▶ [Task list]:
[A] Using the summary in the post on CPU scheduling and NUMA nodes, list every problem it reports for the DELL hardware.
[B] Answer these questions about the post on CPU scheduling and NUMA nodes:
(i) What user name is the post under?
(ii) Which HP hardware model is the DELL R815 compared against?
(iii) Which two changes make the CPU scheduling problem grow?

▶ [Extract provided]:

******************************

VMware Cloud Community
jrmunday
Commander
Commander

Performance degredation related to CPU Scheduling and NUMA nodes.

I have an interesting scenario (HP vs DELL hardware) with potentially degraded performance (specific to the DELL R815 hardware) and I would like to know if what I am seeing is being interpreted correctly, or whether am I simply being over cautious and don't actually have an issue.

Summary;

  1. Although a much higher hardware specification, the DELL R815 ESXi hosts are not scheduling the CPU cycles as efficiently as the HP DL585 G6 hardware. The impact we are seeing is an increased CPU ready time and performance degradation of the guest VM’s. This is evident with a very low number of guest VM’s on the host and increases as the consolidation ratio is ramped up or the CPU load is increased on any of the guest VM’s.
  2. There also appears to be an imbalance in the NUMA nodes where a particular node is favoured and the % NUMA local memory is not as efficient as it should be (ie. the HP hardware performs much better than the DELL hardware)

******************************

(Data items)
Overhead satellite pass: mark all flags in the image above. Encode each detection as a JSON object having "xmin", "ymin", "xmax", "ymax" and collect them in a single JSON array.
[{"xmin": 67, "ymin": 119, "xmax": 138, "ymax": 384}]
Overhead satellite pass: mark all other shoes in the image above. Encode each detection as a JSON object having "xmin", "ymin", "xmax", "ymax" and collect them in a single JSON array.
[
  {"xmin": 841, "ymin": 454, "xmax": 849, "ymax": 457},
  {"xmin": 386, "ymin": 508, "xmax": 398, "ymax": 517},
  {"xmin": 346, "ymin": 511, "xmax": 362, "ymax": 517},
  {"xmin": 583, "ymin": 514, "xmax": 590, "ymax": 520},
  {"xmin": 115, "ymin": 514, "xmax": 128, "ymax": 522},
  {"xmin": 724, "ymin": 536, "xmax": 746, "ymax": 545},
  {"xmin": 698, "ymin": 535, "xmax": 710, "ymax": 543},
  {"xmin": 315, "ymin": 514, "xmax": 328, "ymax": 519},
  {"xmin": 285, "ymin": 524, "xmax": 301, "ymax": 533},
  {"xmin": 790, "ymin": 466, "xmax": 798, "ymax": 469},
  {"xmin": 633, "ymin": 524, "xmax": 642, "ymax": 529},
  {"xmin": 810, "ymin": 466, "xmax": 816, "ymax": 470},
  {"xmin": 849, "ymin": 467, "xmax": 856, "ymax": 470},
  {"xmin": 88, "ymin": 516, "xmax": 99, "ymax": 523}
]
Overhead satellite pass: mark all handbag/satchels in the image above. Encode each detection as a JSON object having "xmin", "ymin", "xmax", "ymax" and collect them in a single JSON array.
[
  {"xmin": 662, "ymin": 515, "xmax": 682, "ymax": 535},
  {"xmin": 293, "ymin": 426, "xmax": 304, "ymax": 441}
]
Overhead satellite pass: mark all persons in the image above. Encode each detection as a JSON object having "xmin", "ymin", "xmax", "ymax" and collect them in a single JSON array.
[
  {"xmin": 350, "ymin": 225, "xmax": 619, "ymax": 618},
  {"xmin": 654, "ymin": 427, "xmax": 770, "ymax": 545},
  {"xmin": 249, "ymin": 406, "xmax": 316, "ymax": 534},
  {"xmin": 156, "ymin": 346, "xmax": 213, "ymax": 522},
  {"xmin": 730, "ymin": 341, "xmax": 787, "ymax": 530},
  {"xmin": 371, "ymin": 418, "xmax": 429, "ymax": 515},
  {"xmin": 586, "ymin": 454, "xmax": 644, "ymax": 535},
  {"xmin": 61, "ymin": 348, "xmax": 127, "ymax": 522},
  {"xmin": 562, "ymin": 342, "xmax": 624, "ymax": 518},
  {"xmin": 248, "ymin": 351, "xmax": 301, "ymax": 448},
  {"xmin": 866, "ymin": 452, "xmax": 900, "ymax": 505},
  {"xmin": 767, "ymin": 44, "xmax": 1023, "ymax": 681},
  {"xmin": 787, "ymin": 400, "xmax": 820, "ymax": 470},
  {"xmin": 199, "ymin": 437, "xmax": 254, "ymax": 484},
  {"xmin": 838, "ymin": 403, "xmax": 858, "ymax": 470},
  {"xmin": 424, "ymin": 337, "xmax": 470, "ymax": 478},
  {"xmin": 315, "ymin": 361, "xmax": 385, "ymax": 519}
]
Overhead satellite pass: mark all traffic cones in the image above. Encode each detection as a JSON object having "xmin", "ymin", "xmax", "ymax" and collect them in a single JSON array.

******************************

▶ [Answers for the exercise]:
[A]
- The DELL R815 hosts do not schedule CPU cycles as efficiently as the HP DL585 G6 hardware.
- CPU ready time increases.
- Performance of the guest VMs degrades.
- The NUMA nodes are imbalanced, with one particular node favored.
- The % NUMA local memory is not as efficient as it should be.

[B]
(i) jrmunday
(ii) The HP DL585 G6
(iii) Ramping up the consolidation ratio, or increasing the CPU load on any of the guest VMs